Amzon’s Performance Insight is worth every penny. Only when we stopped using it and lost the ability to check the lifecycle of every executed query and pinpoint the exact wait event causing the delay did we realize how powerful it was.

We had to implement our solution, and we did, but again, we learned that we took some things for granted when using AWS.

The patient recovered in no time

The final maintenance was scheduled for the complete migration of all services to the new on-prem solution. Here our preparation was on point. We’ve completely automated the process, we just needed to execute a few CLI commands to gracefully migrate the whole solution. Given the usage of our product, the only window we had, with minimal traffic and client impact, was from 0:00-3:00 UTC. Since we are in CET this meant a long night for us.

We were struggling not to fall asleep before the maintenance started and would probably struggle to sleep afterward. The migration went surgically precise, and our patient recovered in no time. The window was scheduled for a full three hours, and we managed to redeploy, clean up error logs, and validate in a little more than an hour.

Although falling asleep was hard because of the adrenaline spikes, the sense of accomplishment helped us rest our tired eyes.

Life after migration

Looking back at the journey of the migration, a pragmatic observer could spot the good and the bad of each setup we had. Product maturity, access to powerful on-prem hardware, gathered know-how inside the company and cost reduction made the decision of the migration a no-brainer.

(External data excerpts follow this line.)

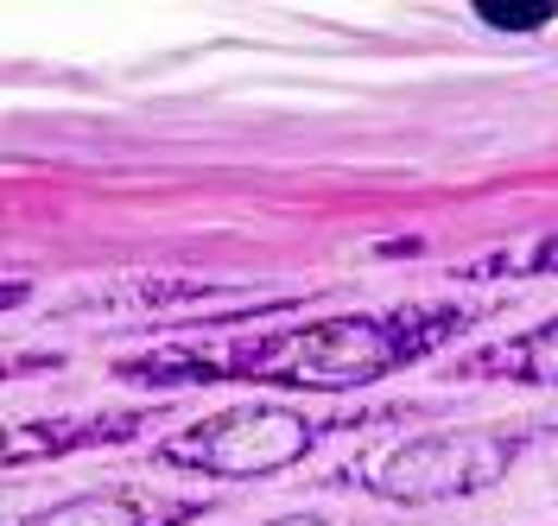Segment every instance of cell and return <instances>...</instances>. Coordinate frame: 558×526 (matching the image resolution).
Here are the masks:
<instances>
[{
	"instance_id": "obj_4",
	"label": "cell",
	"mask_w": 558,
	"mask_h": 526,
	"mask_svg": "<svg viewBox=\"0 0 558 526\" xmlns=\"http://www.w3.org/2000/svg\"><path fill=\"white\" fill-rule=\"evenodd\" d=\"M216 298V285L204 280H134V285H108V292H89V298H70L64 317H83V323H96V317H166V311H184V305H204Z\"/></svg>"
},
{
	"instance_id": "obj_8",
	"label": "cell",
	"mask_w": 558,
	"mask_h": 526,
	"mask_svg": "<svg viewBox=\"0 0 558 526\" xmlns=\"http://www.w3.org/2000/svg\"><path fill=\"white\" fill-rule=\"evenodd\" d=\"M558 7L553 0H476V20L495 33H539Z\"/></svg>"
},
{
	"instance_id": "obj_3",
	"label": "cell",
	"mask_w": 558,
	"mask_h": 526,
	"mask_svg": "<svg viewBox=\"0 0 558 526\" xmlns=\"http://www.w3.org/2000/svg\"><path fill=\"white\" fill-rule=\"evenodd\" d=\"M312 451V425L299 406L279 400H247L229 413H209L191 431H178L166 444V463L178 469H204V476H274L286 463Z\"/></svg>"
},
{
	"instance_id": "obj_10",
	"label": "cell",
	"mask_w": 558,
	"mask_h": 526,
	"mask_svg": "<svg viewBox=\"0 0 558 526\" xmlns=\"http://www.w3.org/2000/svg\"><path fill=\"white\" fill-rule=\"evenodd\" d=\"M274 526H330V521H317V514H286V521H274Z\"/></svg>"
},
{
	"instance_id": "obj_1",
	"label": "cell",
	"mask_w": 558,
	"mask_h": 526,
	"mask_svg": "<svg viewBox=\"0 0 558 526\" xmlns=\"http://www.w3.org/2000/svg\"><path fill=\"white\" fill-rule=\"evenodd\" d=\"M457 323H463V311L324 317L312 330L229 350L222 355V375H254V381H286V387H368L381 375H393L400 362H413L425 343H438Z\"/></svg>"
},
{
	"instance_id": "obj_9",
	"label": "cell",
	"mask_w": 558,
	"mask_h": 526,
	"mask_svg": "<svg viewBox=\"0 0 558 526\" xmlns=\"http://www.w3.org/2000/svg\"><path fill=\"white\" fill-rule=\"evenodd\" d=\"M501 267H514V273H558V235L533 242L526 254H508V260H495L488 273H501Z\"/></svg>"
},
{
	"instance_id": "obj_2",
	"label": "cell",
	"mask_w": 558,
	"mask_h": 526,
	"mask_svg": "<svg viewBox=\"0 0 558 526\" xmlns=\"http://www.w3.org/2000/svg\"><path fill=\"white\" fill-rule=\"evenodd\" d=\"M514 438L508 431H438V438H407L387 456H375L362 476L368 489L400 501V507H425V501H463L483 494L508 476L514 463Z\"/></svg>"
},
{
	"instance_id": "obj_6",
	"label": "cell",
	"mask_w": 558,
	"mask_h": 526,
	"mask_svg": "<svg viewBox=\"0 0 558 526\" xmlns=\"http://www.w3.org/2000/svg\"><path fill=\"white\" fill-rule=\"evenodd\" d=\"M26 526H146V514L128 494H76V501H58V507L33 514Z\"/></svg>"
},
{
	"instance_id": "obj_5",
	"label": "cell",
	"mask_w": 558,
	"mask_h": 526,
	"mask_svg": "<svg viewBox=\"0 0 558 526\" xmlns=\"http://www.w3.org/2000/svg\"><path fill=\"white\" fill-rule=\"evenodd\" d=\"M140 413H83V419H38V425H13L7 431V463L20 456H51V451H89V444H114L134 438Z\"/></svg>"
},
{
	"instance_id": "obj_7",
	"label": "cell",
	"mask_w": 558,
	"mask_h": 526,
	"mask_svg": "<svg viewBox=\"0 0 558 526\" xmlns=\"http://www.w3.org/2000/svg\"><path fill=\"white\" fill-rule=\"evenodd\" d=\"M483 368H514L521 381H539V387H558V317H546L539 330L514 337L508 355H488Z\"/></svg>"
}]
</instances>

However, there is a lot of work now on our hands that we just “threw money at” when using the cloud. Maybe the best thing to understand as an organization and as a developer is to recognize when you are ready to make this step.

Identify a step in your product lifecycle where such moves have to be taken. With increased usage of your solution, you should think about scalability and cost-efficiency not only on service level or feature bottlenecks but the ecosystem as a whole.

Definitely choose your technologies wisely in the beginning. When you introduce new tech (platform change, database, framework, or even a library), build up expertise, check the knowledge inside the company, understand and take responsibility for bugs in the tech now being your bugs.

Don’t forget to think about scale. Premature optimization is the root of all evil, they say, but nevertheless, your design has to have a vision.

These decisions are not easy, but neither is our job. We are fortunate to grow as individuals, learning by doing and owning our decisions, making us better developers but also human beings.